Monday, Nov. 27, 1950
Chair-Pullers
Oregon's falcon-faced Repubican Maverick Wayne Morse figured that in the 82nd Congress he deserved a seat on the powerful Senate Foreign Relations Committee. He had been after it since 1946, and had lost out in 1949 because the Democratic majority had denied Republicans a sixth seat on the committee. But in organizing the 82nd Congress, Republican leaders apparently had other plans.
The New York Times front-paged a story quoting "the most competent authority" on the subject as saying that the Republicans would probably pick someone other than Morse for the seat. The unnamed "authority" was obviously Mr. Republican himself, Ohio's Robert Taft. He indicated that party leaders considered Fair-Dealing Wayne Morse a Republican in name only, and would rather choose Californian William F. Knowland, unrelenting critic of Dean Acheson, and at the moment, off on Formosa breakfasting with Chiang Kaishek. Morse had stood with Michigan's Arthur Vandenberg in support of most of the Administration's foreign policy, but Vandenberg was ill and presumably unable to exert his dominance over G.O.P. foreign policy.
Wayne Morse carried the fight into the open. He called a press conference, and read a letter written right after the election: "I should say the path is now clear for you to cash your I.O.U. on a seat in the Foreign Relations Committee," it said. "If I succeed in returning in January, which I expect to do--at least on limited terms --I shall be entirely comfortable and happy to see you in this committee post." It was signed "Arthur H. Vandenberg." Morse added that he would use his seniority over Bill Knowland to claim the committee spot.

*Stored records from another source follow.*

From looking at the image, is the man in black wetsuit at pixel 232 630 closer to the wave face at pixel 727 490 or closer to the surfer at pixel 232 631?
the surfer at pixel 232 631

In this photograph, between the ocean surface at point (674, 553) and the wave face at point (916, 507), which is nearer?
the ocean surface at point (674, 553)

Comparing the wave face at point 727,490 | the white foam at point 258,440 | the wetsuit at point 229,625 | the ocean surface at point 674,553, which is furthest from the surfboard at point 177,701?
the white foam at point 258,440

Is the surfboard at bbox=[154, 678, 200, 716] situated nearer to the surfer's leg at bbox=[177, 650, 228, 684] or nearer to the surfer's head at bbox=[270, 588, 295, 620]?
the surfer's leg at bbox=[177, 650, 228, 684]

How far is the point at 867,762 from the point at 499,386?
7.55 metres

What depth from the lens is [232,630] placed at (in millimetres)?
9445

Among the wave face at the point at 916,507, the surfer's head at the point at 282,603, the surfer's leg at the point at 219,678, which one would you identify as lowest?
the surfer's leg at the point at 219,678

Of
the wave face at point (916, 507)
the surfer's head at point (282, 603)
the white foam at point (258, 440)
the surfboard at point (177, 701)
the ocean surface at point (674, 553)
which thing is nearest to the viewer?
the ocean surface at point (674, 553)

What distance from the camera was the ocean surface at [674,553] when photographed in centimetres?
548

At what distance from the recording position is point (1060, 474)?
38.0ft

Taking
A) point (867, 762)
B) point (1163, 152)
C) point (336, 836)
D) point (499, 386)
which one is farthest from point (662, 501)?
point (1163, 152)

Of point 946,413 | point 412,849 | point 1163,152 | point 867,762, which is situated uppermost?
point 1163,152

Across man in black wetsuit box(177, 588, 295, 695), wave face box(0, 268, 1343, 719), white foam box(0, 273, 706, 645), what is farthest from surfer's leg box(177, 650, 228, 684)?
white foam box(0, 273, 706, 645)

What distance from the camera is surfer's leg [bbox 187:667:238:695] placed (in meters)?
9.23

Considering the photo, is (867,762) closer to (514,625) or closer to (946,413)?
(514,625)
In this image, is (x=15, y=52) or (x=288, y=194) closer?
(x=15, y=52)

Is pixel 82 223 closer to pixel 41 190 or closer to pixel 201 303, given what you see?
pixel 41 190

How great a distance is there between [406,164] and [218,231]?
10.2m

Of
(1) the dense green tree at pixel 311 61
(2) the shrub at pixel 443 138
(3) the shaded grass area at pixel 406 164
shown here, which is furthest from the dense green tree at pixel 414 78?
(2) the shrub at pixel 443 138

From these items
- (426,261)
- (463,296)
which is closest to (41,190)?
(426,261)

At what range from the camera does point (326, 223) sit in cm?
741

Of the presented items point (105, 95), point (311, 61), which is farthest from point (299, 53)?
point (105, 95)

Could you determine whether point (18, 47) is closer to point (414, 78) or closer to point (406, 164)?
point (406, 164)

But by the hoary gentlemen's club rules of the U.S. Senate, if Wayne Morse could pull rank on Bill Knowland, there were eleven Republican Senators who could do the same to Morse. The group included such Administration scourges as Bob Taft himself (although he preferred to stick with the Finance and Labor committees*), Nebraska's intractable Kenneth Wherry and Michigan's Homer Ferguson. Ferguson, apparently eyeing the Foreign-Relations seat for himself, spent part of the week bobbing ostentatiously around the U.N. Out of this roster, Republican leaders were sure they could pick a man to pull the seat out from under eager Wayne Morse, and pop into it before he picked himself off the floor.
*Under congressional rules, each Senator is limited to membership on two committees.